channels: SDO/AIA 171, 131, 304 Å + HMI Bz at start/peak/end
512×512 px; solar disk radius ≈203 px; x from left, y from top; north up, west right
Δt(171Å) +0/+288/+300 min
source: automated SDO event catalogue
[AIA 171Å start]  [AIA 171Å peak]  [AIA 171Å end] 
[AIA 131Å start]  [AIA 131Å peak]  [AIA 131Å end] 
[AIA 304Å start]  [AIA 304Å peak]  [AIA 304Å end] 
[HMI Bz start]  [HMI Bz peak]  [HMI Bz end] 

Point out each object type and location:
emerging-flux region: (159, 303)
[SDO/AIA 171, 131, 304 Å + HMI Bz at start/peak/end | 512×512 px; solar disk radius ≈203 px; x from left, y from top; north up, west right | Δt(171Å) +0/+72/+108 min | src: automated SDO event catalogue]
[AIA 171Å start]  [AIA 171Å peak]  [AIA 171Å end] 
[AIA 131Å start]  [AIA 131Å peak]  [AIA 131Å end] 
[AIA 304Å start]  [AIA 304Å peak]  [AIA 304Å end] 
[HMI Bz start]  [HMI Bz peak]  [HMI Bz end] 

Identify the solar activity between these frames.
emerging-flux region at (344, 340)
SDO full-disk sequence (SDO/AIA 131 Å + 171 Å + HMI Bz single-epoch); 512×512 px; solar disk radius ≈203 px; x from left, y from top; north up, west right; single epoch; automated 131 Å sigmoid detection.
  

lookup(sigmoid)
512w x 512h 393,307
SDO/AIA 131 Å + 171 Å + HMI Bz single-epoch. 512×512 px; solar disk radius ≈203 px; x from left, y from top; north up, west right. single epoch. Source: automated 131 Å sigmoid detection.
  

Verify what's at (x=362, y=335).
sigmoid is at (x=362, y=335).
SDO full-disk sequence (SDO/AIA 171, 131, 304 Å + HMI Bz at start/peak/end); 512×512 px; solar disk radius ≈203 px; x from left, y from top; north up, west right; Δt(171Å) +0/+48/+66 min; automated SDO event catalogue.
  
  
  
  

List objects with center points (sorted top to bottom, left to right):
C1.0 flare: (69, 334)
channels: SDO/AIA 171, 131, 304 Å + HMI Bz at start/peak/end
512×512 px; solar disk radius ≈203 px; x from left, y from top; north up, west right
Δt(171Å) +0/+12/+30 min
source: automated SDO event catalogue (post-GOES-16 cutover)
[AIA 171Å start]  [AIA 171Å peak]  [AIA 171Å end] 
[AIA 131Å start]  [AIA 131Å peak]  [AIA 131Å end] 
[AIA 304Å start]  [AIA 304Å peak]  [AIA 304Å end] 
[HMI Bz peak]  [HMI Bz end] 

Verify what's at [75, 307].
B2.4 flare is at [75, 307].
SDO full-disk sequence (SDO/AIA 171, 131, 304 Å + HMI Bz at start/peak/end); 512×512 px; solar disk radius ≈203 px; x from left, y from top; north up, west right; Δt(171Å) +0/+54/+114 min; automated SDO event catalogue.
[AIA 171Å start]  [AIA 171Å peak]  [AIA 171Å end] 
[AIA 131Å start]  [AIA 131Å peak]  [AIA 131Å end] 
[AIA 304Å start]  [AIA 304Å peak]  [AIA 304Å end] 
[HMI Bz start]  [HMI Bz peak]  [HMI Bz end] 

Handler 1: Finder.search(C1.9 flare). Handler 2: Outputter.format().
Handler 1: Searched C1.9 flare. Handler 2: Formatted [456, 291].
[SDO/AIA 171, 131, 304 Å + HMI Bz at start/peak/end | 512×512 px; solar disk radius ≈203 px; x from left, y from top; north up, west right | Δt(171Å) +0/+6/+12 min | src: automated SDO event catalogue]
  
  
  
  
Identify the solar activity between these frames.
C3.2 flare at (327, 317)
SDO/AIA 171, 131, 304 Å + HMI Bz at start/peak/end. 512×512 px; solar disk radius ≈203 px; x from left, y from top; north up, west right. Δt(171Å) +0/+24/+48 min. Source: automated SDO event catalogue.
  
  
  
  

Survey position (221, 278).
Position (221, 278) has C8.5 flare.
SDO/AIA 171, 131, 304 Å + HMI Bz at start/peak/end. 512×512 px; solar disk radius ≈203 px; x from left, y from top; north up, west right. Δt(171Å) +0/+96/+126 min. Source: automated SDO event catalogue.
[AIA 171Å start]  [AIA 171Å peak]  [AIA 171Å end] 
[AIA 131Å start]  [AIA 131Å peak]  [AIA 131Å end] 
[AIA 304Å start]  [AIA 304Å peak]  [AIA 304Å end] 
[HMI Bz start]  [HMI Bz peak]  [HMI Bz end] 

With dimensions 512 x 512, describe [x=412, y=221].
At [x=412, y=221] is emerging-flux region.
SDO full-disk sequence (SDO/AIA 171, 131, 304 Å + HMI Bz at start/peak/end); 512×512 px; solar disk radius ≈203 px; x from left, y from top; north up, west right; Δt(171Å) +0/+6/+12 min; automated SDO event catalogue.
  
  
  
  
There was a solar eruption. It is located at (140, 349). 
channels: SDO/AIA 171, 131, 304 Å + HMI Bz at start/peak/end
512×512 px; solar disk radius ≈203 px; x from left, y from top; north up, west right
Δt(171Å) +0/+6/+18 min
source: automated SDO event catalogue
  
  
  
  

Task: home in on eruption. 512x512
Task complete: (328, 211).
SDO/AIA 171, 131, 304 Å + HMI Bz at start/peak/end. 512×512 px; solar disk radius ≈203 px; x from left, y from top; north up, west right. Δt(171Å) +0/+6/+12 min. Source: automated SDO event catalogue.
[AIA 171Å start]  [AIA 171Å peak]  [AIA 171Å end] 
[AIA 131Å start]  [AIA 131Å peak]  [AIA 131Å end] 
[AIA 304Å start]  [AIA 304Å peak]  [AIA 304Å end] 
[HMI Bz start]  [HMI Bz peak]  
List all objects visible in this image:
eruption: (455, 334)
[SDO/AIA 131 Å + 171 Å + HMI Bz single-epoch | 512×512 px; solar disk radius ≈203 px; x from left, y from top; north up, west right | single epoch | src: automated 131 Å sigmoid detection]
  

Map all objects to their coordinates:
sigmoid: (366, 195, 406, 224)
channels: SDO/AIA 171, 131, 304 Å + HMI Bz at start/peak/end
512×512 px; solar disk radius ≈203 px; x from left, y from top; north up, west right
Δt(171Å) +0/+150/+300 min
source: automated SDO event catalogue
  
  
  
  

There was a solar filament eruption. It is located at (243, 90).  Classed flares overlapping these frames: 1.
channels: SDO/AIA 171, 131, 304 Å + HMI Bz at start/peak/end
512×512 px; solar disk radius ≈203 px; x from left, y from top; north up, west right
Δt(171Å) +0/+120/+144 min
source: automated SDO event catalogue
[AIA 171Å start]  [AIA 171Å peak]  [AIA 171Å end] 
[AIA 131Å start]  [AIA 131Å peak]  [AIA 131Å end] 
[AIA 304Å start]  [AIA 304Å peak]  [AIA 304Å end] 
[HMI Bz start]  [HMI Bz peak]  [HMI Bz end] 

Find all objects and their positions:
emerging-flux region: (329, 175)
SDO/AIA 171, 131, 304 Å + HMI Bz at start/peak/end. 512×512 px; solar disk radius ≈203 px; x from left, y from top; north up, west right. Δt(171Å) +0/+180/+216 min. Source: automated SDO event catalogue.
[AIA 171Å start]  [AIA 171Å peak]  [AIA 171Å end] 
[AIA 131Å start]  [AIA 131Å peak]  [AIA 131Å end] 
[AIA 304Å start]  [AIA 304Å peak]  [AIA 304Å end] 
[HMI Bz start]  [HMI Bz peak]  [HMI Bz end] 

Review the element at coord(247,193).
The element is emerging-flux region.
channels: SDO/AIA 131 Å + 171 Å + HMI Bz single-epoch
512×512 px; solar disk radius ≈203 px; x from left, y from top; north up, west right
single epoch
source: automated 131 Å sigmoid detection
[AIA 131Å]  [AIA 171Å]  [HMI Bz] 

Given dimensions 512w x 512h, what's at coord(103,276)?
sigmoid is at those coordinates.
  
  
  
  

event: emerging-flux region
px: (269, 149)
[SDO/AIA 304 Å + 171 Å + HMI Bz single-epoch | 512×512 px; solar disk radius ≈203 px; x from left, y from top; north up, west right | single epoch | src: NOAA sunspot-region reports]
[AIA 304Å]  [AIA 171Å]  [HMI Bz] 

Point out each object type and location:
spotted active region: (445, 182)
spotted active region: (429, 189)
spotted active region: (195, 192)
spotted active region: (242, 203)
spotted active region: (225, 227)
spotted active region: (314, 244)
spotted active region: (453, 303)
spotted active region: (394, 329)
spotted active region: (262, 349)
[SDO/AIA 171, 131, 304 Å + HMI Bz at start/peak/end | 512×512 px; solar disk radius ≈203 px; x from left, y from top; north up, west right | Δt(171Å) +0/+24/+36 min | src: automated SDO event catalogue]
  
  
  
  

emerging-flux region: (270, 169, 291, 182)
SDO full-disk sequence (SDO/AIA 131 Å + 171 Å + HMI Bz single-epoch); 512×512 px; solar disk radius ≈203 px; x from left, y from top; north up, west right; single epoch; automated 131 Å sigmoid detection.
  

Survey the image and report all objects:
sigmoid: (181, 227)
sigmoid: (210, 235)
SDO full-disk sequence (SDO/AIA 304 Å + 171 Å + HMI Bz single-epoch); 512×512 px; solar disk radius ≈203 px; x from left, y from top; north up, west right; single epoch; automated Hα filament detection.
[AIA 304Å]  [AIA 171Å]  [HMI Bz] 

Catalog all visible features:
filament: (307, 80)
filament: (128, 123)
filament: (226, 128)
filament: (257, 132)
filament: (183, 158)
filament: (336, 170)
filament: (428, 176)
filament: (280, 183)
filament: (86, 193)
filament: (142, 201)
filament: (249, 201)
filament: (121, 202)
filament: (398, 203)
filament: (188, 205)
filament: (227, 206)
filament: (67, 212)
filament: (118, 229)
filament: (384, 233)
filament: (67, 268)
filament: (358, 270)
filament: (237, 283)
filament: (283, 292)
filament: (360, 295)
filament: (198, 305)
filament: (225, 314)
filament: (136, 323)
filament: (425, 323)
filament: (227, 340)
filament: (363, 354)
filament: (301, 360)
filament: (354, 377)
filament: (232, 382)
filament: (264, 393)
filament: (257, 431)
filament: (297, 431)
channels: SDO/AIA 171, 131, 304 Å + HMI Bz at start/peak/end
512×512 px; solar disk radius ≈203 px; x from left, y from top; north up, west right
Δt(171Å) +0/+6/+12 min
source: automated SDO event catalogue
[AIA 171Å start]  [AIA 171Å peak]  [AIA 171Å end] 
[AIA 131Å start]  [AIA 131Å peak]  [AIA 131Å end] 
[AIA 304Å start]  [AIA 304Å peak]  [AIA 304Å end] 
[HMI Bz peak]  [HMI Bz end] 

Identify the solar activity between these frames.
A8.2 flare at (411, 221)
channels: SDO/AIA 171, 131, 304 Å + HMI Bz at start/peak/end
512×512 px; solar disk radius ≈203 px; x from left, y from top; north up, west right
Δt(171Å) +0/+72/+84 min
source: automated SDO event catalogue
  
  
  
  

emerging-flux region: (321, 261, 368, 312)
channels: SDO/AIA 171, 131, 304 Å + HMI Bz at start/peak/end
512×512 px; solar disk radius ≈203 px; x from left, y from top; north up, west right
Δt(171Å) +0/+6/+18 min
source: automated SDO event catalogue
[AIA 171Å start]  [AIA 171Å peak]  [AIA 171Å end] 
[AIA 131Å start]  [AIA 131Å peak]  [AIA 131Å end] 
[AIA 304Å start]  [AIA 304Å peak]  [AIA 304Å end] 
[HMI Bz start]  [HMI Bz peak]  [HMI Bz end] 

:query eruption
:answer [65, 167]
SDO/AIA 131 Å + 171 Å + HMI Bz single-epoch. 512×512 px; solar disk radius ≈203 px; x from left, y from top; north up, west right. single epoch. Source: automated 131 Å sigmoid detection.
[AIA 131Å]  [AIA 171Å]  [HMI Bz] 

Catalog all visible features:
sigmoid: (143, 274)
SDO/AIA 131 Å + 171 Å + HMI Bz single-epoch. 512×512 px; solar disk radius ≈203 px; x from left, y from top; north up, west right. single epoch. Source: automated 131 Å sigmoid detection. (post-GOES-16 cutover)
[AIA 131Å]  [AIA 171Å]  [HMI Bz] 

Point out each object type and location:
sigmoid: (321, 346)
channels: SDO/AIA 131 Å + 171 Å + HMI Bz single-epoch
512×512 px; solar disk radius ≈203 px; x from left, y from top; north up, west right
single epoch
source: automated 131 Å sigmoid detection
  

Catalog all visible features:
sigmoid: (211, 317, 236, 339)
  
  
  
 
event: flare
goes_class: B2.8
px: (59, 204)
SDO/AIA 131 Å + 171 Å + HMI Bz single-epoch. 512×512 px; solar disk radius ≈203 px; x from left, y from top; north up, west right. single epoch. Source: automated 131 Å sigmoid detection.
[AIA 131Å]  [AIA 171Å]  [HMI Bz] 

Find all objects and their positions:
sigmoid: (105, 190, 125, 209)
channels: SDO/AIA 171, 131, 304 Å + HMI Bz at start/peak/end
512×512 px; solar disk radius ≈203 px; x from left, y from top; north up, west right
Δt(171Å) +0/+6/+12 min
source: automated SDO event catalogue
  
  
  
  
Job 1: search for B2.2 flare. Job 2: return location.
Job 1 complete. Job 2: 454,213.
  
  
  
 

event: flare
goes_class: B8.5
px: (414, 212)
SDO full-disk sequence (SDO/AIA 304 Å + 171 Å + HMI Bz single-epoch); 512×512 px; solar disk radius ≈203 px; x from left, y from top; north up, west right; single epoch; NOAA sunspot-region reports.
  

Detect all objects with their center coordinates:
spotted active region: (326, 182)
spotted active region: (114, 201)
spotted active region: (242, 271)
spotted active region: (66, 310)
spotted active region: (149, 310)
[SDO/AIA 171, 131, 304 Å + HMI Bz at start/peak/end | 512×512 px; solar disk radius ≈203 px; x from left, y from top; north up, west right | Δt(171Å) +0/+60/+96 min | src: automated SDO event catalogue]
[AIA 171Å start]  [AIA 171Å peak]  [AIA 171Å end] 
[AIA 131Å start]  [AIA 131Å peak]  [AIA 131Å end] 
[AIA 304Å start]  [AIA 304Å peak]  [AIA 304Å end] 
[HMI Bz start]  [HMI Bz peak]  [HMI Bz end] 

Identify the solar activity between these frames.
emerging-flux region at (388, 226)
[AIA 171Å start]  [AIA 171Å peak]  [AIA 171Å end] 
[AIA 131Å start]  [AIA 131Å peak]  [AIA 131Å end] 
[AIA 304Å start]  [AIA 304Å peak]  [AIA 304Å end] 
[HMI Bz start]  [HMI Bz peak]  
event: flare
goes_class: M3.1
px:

########################################

* Exercise
In the entries above, locate every line with the word "cutover" and copy it.

* Answer
source: automated SDO event catalogue (post-GOES-16 cutover)
SDO/AIA 131 Å + 171 Å + HMI Bz single-epoch. 512×512 px; solar disk radius ≈203 px; x from left, y from top; north up, west right. single epoch. Source: automated 131 Å sigmoid detection. (post-GOES-16 cutover)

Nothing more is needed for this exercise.